13.1 The company will be under no liability under the contract for any personal injury, death, loss or damage of any kind whatsoever (other than death or personal injury resulting from the company's negligence) whether consequential or otherwise including but not limited to loss of profits and the company hereby excludes all conditions , warranties and stipulations express or implied statutory customary or otherwise which but for such exclusion would or might subsist in favour of the customer except that such exclusion will not apply to:

13.1.1 Any implied condition that the company has or will have the right to sell the goods when the property is to pass or

13.1.2 When the customer deals as a consumer  (as defined in section 3 of the Sale of Goods & Supply of Services Act 1980 ) any implied term relating to the conformity of the goods with their description or sample or as to their quality or fitness for a particular purpose

13.2 Without prejudice to the foregoing the company shall in no circumstances be liable for any loss, damage, cost or expense which exceed in aggregate the company's sale price of the goods to the customer

13.3 Upon placing an order for the goods the customer shall be deemed to have determined by his own expertise the suitability of the goods and the fitness of the goods for the particular use and purpose that he intends to put them to or use them for and shall not in any way rely upon the expertise of or any statement made by the company or any of its agents or employees.

  1. CANCELLATION

Orders placed cannot be canceled except with the company's written consent and on terms which will indemnify the company against any damage or consequential loss.  Goods returned without the company's consent will not be accepted for credit.  The company reserves the right to levy a handling charge on any goods agreed to be returned.

  1. FORCE MAJEURE

The company shall not be under any liability of whatsoever kind for non performance in whole or in part of its obligations under the contract due to causes beyond the control either of the company or the company's suppliers including but not limited to war (whether an actual declaration thereof is made or not), sabotage, insurrection, riot or other act of civil disobedience, acts of the customer or a third party, failure or delay in transportation, acts of any Government or any agency or sub division thereof, Government regulations, judicial actions, labour disputes, strikes, embargoes, illness, accident, fire, explosion, tempest or other acts of God, delay in delivery to the company or the company's suppliers or shortage of labour, fuel, raw materials or machinery or technical failure.  In any such event, the company may, without liability, cancel or vary the terms of contract including, but not limited to, extending the time for performing the contract for a period at least equal to the time lost by reason of such event. 

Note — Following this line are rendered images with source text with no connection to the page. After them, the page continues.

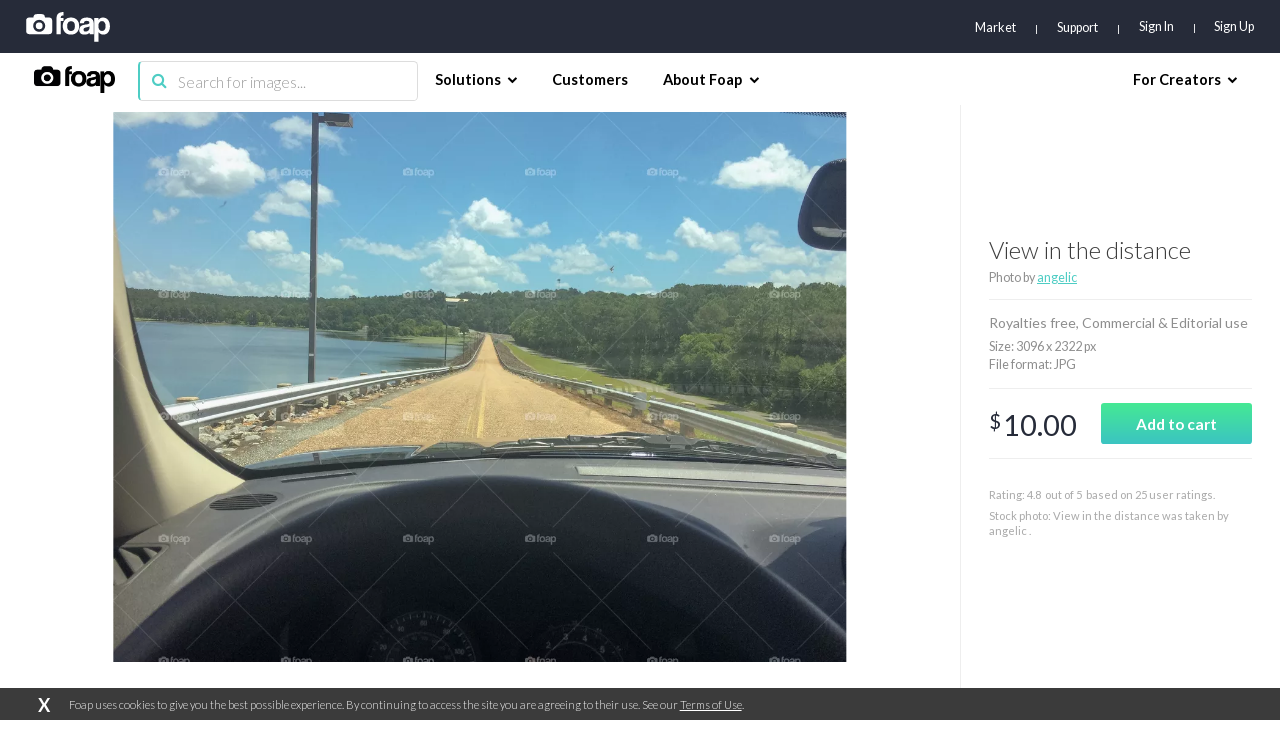

--- FILE ---
content_type: text/html; charset=utf-8
request_url: https://www.google.com/recaptcha/api2/aframe
body_size: 264
content:
<!DOCTYPE HTML><html><head><meta http-equiv="content-type" content="text/html; charset=UTF-8"></head><body><script nonce="yioQ0pC6-lbob8l7gj_eyg">/** Anti-fraud and anti-abuse applications only. See google.com/recaptcha */ try{var clients={'sodar':'https://pagead2.googlesyndication.com/pagead/sodar?'};window.addEventListener("message",function(a){try{if(a.source===window.parent){var b=JSON.parse(a.data);var c=clients[b['id']];if(c){var d=document.createElement('img');d.src=c+b['params']+'&rc='+(localStorage.getItem("rc::a")?sessionStorage.getItem("rc::b"):"");window.document.body.appendChild(d);sessionStorage.setItem("rc::e",parseInt(sessionStorage.getItem("rc::e")||0)+1);localStorage.setItem("rc::h",'1769630961952');}}}catch(b){}});window.parent.postMessage("_grecaptcha_ready", "*");}catch(b){}</script></body></html>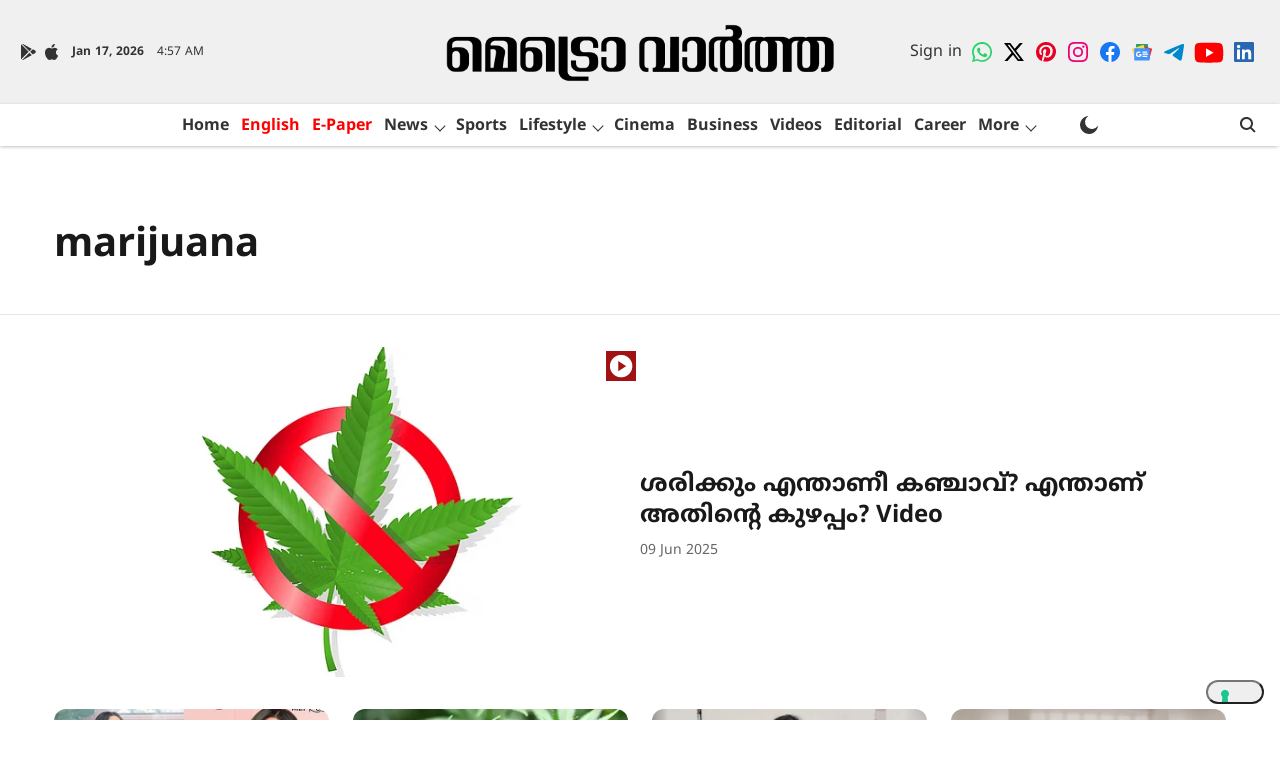

--- FILE ---
content_type: text/html; charset=utf-8
request_url: https://www.google.com/recaptcha/api2/aframe
body_size: 164
content:
<!DOCTYPE HTML><html><head><meta http-equiv="content-type" content="text/html; charset=UTF-8"></head><body><script nonce="oh02hfVglsJhRI294fADhQ">/** Anti-fraud and anti-abuse applications only. See google.com/recaptcha */ try{var clients={'sodar':'https://pagead2.googlesyndication.com/pagead/sodar?'};window.addEventListener("message",function(a){try{if(a.source===window.parent){var b=JSON.parse(a.data);var c=clients[b['id']];if(c){var d=document.createElement('img');d.src=c+b['params']+'&rc='+(localStorage.getItem("rc::a")?sessionStorage.getItem("rc::b"):"");window.document.body.appendChild(d);sessionStorage.setItem("rc::e",parseInt(sessionStorage.getItem("rc::e")||0)+1);localStorage.setItem("rc::h",'1768625852191');}}}catch(b){}});window.parent.postMessage("_grecaptcha_ready", "*");}catch(b){}</script></body></html>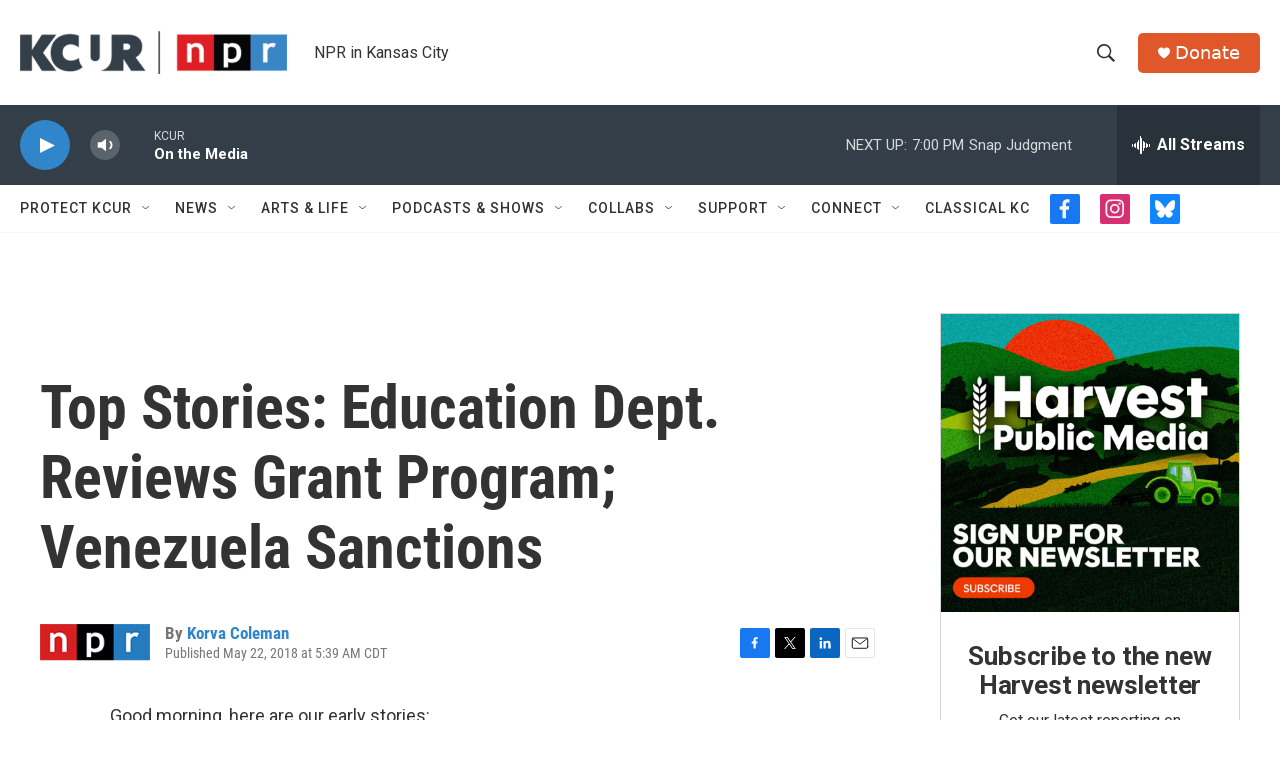

--- FILE ---
content_type: text/html; charset=utf-8
request_url: https://www.google.com/recaptcha/api2/aframe
body_size: 266
content:
<!DOCTYPE HTML><html><head><meta http-equiv="content-type" content="text/html; charset=UTF-8"></head><body><script nonce="j7NR44rmrlrOlmggMwOR0g">/** Anti-fraud and anti-abuse applications only. See google.com/recaptcha */ try{var clients={'sodar':'https://pagead2.googlesyndication.com/pagead/sodar?'};window.addEventListener("message",function(a){try{if(a.source===window.parent){var b=JSON.parse(a.data);var c=clients[b['id']];if(c){var d=document.createElement('img');d.src=c+b['params']+'&rc='+(localStorage.getItem("rc::a")?sessionStorage.getItem("rc::b"):"");window.document.body.appendChild(d);sessionStorage.setItem("rc::e",parseInt(sessionStorage.getItem("rc::e")||0)+1);localStorage.setItem("rc::h",'1768781231139');}}}catch(b){}});window.parent.postMessage("_grecaptcha_ready", "*");}catch(b){}</script></body></html>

  1. PERFORMANCE OF CONTRACT

In the event of the performance of any obligation accepted by the company being prevented, delayed or in any way interfered with by either:

16.1 Direction of government war, industrial dispute, strike, breakdown of machinery or plant, accident, fire or by any cause beyond its control or

16.2 Non delivery by the company's suppliers or damage to or destruction of the whole or part of the goods.  The company may at its option suspend performance or cancel its obligations under the contract without liability for any damage or consequential loss resulting therefrom such suspension or cancellation being without prejudice to the company's right to recover all sums owing to it in respect of consignments delivered and cost incurred to date.

  1. SEVERANCE

If at any time one or more of these conditions becomes invalid or illegal or enforceable in any respect under the law, the validity and enforceability of the remaining provisions hereof shall not in any way be affected or impaired thereby.

  1. GOVERNING LAW

This contract shall be governed and construed in all respects in accordance with the laws of the Republic of Ireland and the customer submits to the non exclusive jurisdiction of the Irish courts in relation to any disputes which may arise in connection with the contract or its performance.